RBN || Jakarta
Badan Nasional Penanggulangan Bencana (BNPB) melaporkan kebakaran hutan dan lahan (karhutla) melanda sejumlah wilayah di Kalimantan pada Jumat (10/7/2026). Sedikitnya puluhan hektare lahan terbakar di Kalimantan Selatan dan Kalimantan Timur, sementara seorang warga dilaporkan pingsan akibat menghirup asap kebakaran.
Kepala Pusat Data, Informasi dan Komunikasi Kebencanaan BNPB, Abdul Muhari, mengatakan salah satu lokasi terdampak berada di Kota Banjarbaru, Kalimantan Selatan. Di wilayah tersebut, total 11,5 hektare lahan terbakar.
“Kota Banjarbaru juga tak luput dari amukan si jago merah, lahan seluas 11,5 hektare terbakar pada Jumat (10/7), dengan rincian; 5,5 hektare di Kelurahan Cempaka, 3 hektare di Kelurahan Guntung Manggis dan 3 hektare di Kecamatan Landasan Ulin Selatan,” kata Abdul Muhari, Minggu (12/7/2026).

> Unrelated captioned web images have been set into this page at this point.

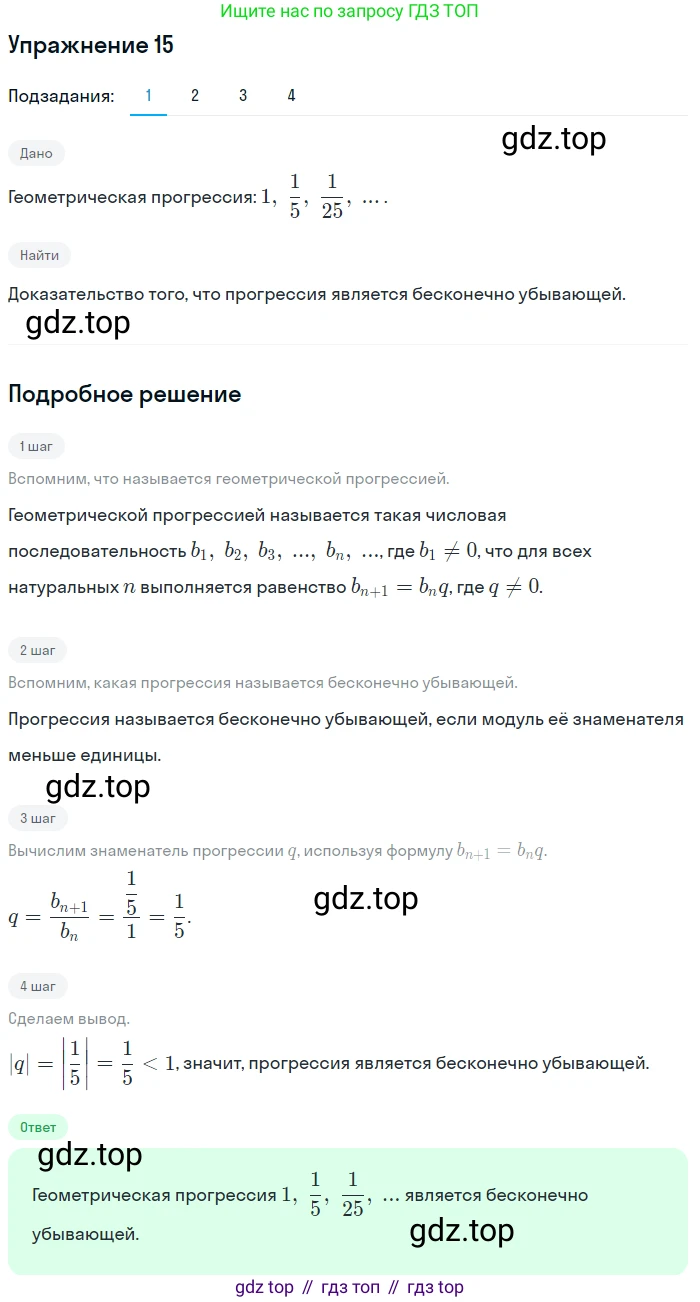 Алгебра, 10-11 класс Учебник, авторы: Алимов Шавкат Арифджанович, Колягин Юрий Михайлович, Ткачева Мария Владимировна, Федорова Надежда Евгеньевна, Шабунин Михаил Иванович, издательство Просвещение, Москва, 2014, страница 15, номер 15, Решение 1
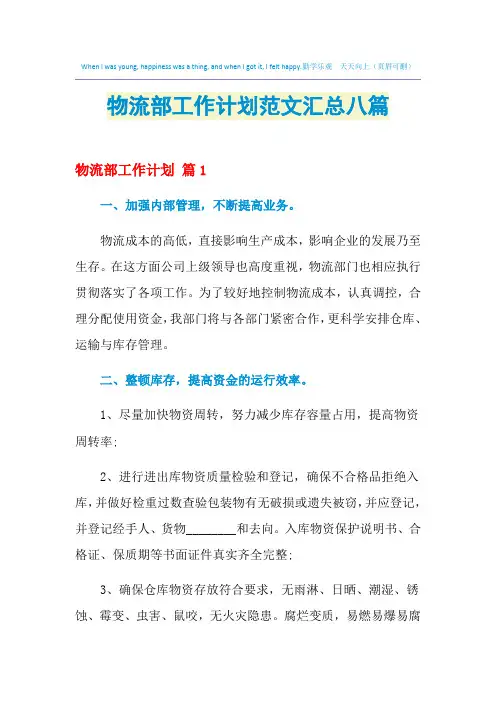 2021年物流部工作计划范文汇总八篇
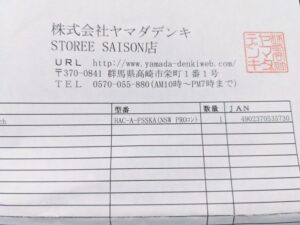 ヤマダデンキ STOREE SAISON店の納品書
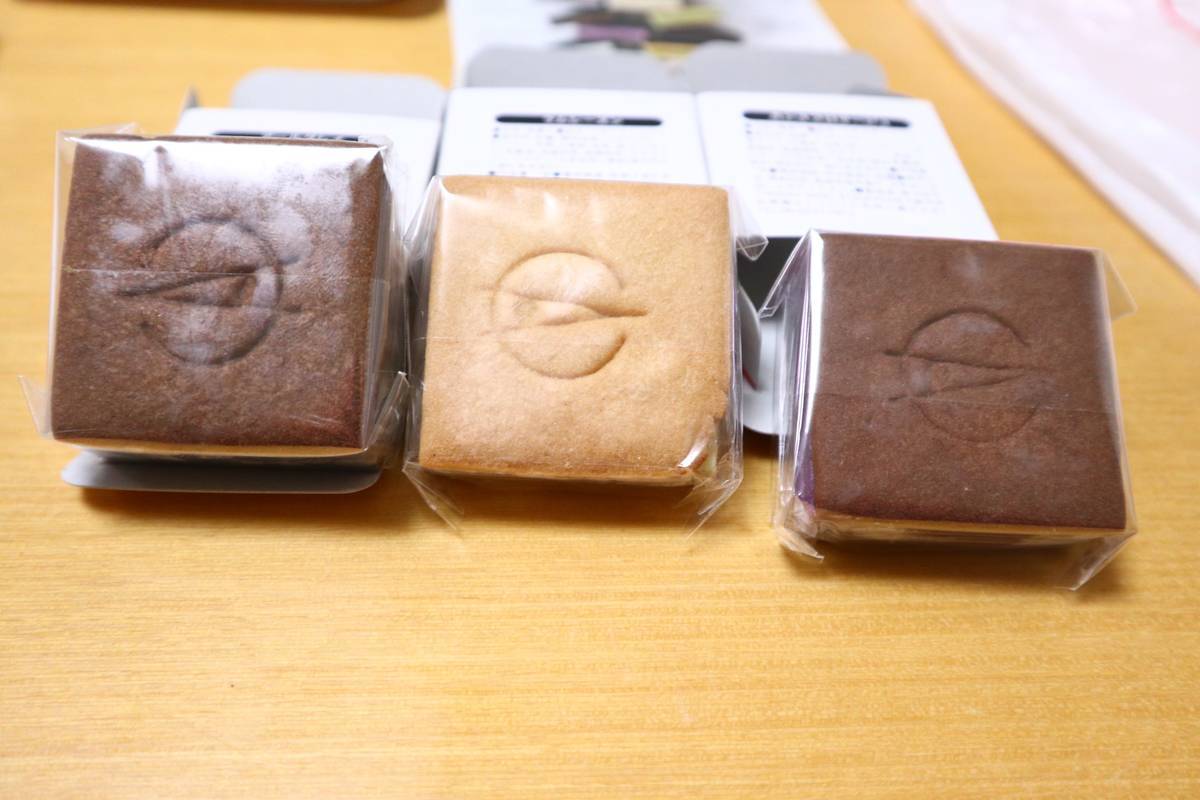 f:id:taberunodaisuki:20190623171206j:plain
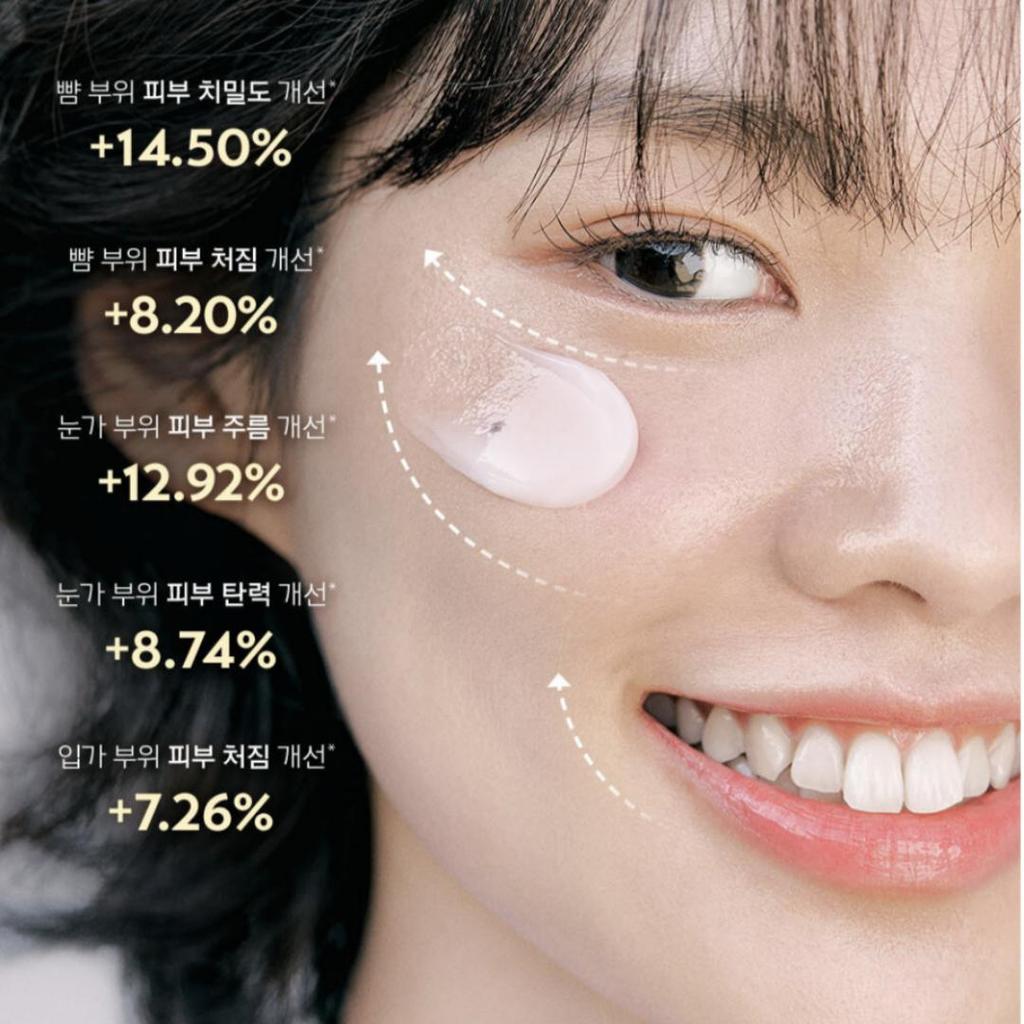[reii Reii] Gold Rice Energy Cream 50ml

Menurut Abdul, tim gabungan berhasil mengendalikan dan memadamkan kebakaran di Banjarbaru pada Sabtu (11/7/2026).
Selain di Kalimantan Selatan, kebakaran juga terjadi di Kabupaten Kutai Barat dan Kabupaten Kutai Kartanegara, Kalimantan Timur. Luas lahan yang terbakar di wilayah tersebut diperkirakan mencapai sekitar 60 hektare.
“Sedikitnya 60 hektare lahan terbakar di Kabupaten Kutai Barat pada Jumat (10/7), tepatnya di Kampung Dingin Kecamatan Lawa dan Kampung Emas Kecamatan Empas,” sambungnya.
BNPB menyebut kebakaran tidak hanya merusak lahan, tetapi juga memicu kepulan asap yang mengganggu aktivitas masyarakat di sekitar lokasi. Bahkan, seorang warga harus dilarikan ke fasilitas kesehatan setelah pingsan akibat terlalu banyak menghirup asap.
“Akibat kebakaran ini, BPBD Kabupaten Kutai dan aparat terkait langsung melarikan satu orang warga ke fasilitas kesehatan dikarenakan alami pingsan terlalu banyak menghirup asap kebakaran. Api kini berhasil dipadamkan oleh tim gabungan pada Sabtu (11/7),” ujarnya.
BNPB mengimbau masyarakat untuk meningkatkan kewaspadaan terhadap potensi kebakaran hutan dan lahan, terutama pada musim kemarau, serta menghindari aktivitas yang dapat memicu munculnya titik api.